At AMA we strive for a high quality user experience. Part of that user experience is making sure that our services are available for our members whenever they need them. If a service/site is down, we’ve failed the member. Imagine trying to book road side assistance and the site was down. That wouldn’t be good, and worse yet could put our member’s safety in jeopardy.
Here’s what we do to make sure that our sites are running 24/7.
Servers
We use Amazon for our server hosting to make sure that we have servers available to spin up whenever we need them. In the winter time we can spike from 50 to 3000+ concurrent users on our AMA road reports site so the ability to flex our server load is very important.
We use EC2 for the application boxes themselves; Elasticache for our in memory storage and RDS for our data storage. All of the boxes/services are hosted on multiple availability zones so if we suffer an outage in 1 data center we will automatically be flipped over to the other data center. We also leverage geo-redundant S3 for backups to ensure scalable and easy retrieval of our information.
Application Deploys
We never want the member to see a downtime page and Unicorn is our server of choice for 0 downtime application updates. This allows us to deploy without having to take the website down for a short period of time. This also allows us to deploy at all hours of the day, so our team doesn’t have to do night time deploys.

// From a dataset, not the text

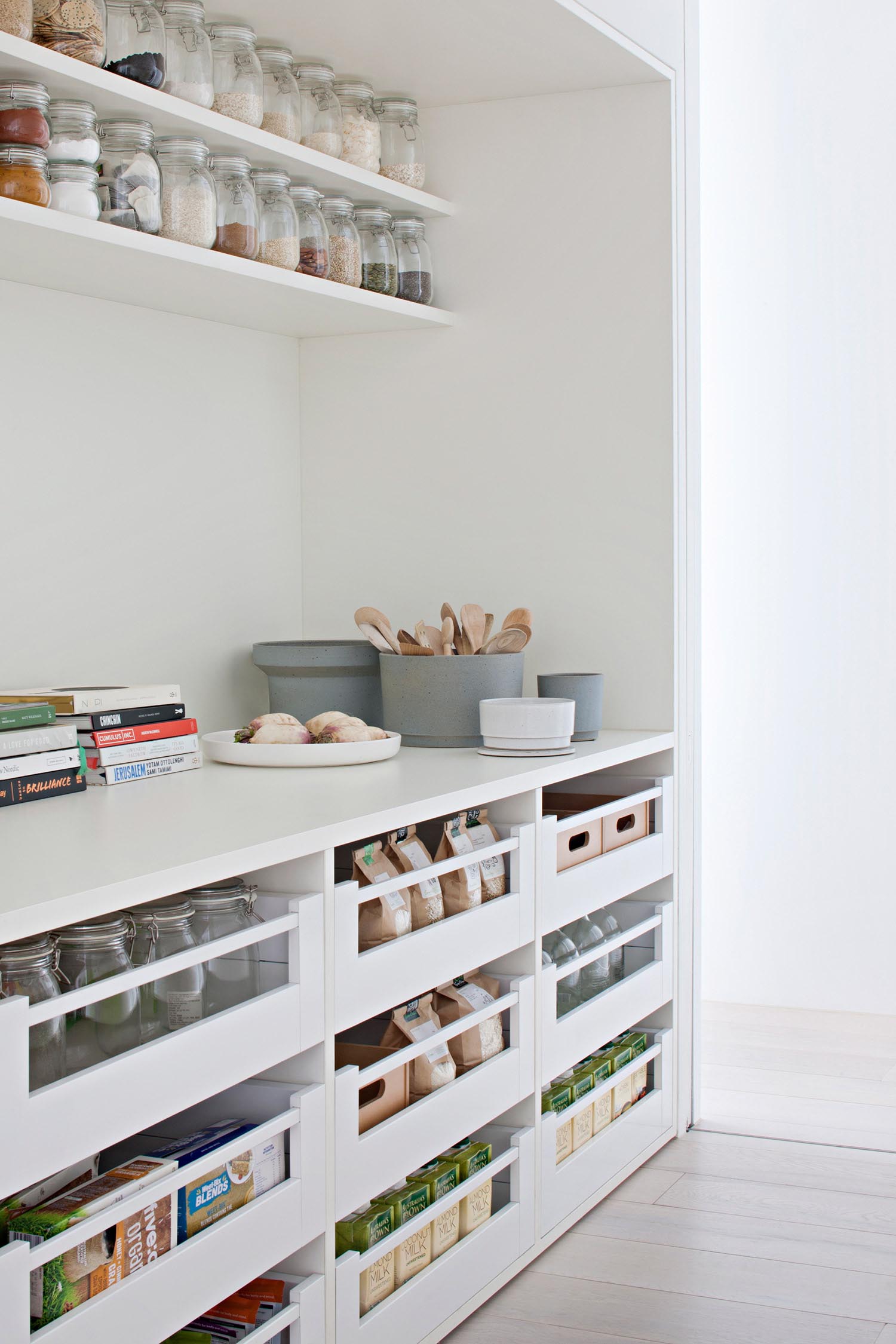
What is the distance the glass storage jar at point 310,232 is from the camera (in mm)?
2324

Unicorn does a dance where it keeps the original version of the application in memory while you’re deploying the new version of the application. It slowly phases out the original for the new version and this experience is 100% seamless to the member.
Server Patching
It’s extremely critical that we stay on top of security patches in both the Ruby/Rails world, and on the infrastructure server side. Generally server patching needs to take down the server for a short period of time, however, due to the technologies we use (RDS/Elasticache) our database and in memory storage is covered for us (by Amazon). For the application servers we pull 1 server out of the load balancer, apply the patches and then bring the server back into the load balancer once it’s been rebooted (if it needs to).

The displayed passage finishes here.